Roadworks could kill our business, says farmer

Road closed sign alongside some traffic cones on a country roadImage source, Getty Images
Image caption,

Tena Roberts wants signs to state that her fruit farm is open for business

  • Published

A fruit farmer on the border of Shropshire and Staffordshire is concerned that nearby roadworks could kill her business.

Tena Roberts, who owns Bearstone Fruit Farm between Loggerheads and Woore said poor signage on work by Staffordshire County Council last week turned customers away.

She also expressed concerns that upcoming roadworks from the authority, and later work by Shropshire Council in the area could exacerbate the problem.

Staffordshire County Council said access to businesses and residents was being maintained where possible, with signed diversion routes.

Ms Roberts said she wanted signs for future works to tell people that the business would still be open.

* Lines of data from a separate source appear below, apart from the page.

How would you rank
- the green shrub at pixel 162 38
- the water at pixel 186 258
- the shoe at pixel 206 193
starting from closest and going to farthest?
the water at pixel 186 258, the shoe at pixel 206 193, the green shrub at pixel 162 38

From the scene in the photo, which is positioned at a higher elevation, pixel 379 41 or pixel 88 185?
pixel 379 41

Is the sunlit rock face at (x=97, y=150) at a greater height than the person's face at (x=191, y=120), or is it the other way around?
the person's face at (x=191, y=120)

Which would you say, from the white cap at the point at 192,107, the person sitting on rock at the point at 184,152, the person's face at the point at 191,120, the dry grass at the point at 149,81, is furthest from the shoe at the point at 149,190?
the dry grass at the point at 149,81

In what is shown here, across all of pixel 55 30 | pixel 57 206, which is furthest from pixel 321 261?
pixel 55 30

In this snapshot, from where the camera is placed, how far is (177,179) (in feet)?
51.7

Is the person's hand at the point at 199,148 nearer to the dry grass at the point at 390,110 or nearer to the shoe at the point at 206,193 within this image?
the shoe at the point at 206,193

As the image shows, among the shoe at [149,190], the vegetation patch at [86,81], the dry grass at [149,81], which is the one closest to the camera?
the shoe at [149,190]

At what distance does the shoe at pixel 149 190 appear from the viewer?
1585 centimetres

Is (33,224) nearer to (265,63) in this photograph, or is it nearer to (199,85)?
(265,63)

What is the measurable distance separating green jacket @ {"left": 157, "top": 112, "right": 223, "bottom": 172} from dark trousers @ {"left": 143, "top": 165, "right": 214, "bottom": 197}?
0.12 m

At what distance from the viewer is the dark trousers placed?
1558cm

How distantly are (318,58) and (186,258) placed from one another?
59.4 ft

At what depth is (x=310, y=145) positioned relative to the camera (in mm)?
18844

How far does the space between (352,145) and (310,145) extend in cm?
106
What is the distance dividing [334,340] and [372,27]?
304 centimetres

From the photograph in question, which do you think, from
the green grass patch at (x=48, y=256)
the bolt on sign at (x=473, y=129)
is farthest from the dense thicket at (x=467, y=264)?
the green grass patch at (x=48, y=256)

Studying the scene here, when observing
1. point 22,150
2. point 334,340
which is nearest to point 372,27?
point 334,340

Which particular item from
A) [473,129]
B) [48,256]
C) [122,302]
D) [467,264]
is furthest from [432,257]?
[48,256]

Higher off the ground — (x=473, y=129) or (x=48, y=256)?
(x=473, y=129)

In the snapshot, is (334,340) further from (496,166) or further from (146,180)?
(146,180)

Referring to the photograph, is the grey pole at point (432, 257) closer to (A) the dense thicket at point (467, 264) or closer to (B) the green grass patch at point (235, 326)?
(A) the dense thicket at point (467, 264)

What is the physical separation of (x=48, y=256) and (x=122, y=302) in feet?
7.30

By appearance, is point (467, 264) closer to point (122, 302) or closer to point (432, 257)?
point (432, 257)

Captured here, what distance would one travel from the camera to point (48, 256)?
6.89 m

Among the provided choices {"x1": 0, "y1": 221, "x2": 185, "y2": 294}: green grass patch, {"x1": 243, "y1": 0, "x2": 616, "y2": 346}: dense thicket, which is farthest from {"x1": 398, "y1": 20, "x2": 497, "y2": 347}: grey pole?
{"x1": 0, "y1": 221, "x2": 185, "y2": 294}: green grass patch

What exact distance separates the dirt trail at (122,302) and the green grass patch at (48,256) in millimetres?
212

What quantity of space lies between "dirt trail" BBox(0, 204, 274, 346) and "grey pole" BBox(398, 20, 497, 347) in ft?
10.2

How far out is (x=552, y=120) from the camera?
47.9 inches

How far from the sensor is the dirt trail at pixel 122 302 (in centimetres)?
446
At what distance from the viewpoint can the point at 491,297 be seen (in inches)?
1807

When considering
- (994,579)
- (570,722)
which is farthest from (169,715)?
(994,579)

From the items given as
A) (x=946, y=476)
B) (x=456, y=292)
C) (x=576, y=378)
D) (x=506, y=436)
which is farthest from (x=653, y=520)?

Shropshire Council said it had reiterated the need to place business open as usual signs on site, to its contractor.

Image source, Google Maps
Image caption,

Bearstone fruit farm sits between Loggerheads and Woore, on the Shropshire-Staffordshire border

"These few weeks are our harvest. We work all year on the fruit farm, and our harvest is for six to eight weeks, in June, July, and a little bit of August," Ms Roberts told the BBC.

"That's when we take our income for the year, quite simply. All these roadworks are cutting us off."

"We feel like we're on a little island and nobody can really get to us, or they think they can't get to us due to all the signs," she said.

Ms Roberts said just three cars visited them on the first day of the works last week.

"When these signs are up, unless they're clear, people don't come," she said.

"There's three main access roads to us, all of those said 'road ahead closed'. People quite simply just turn around, they give up."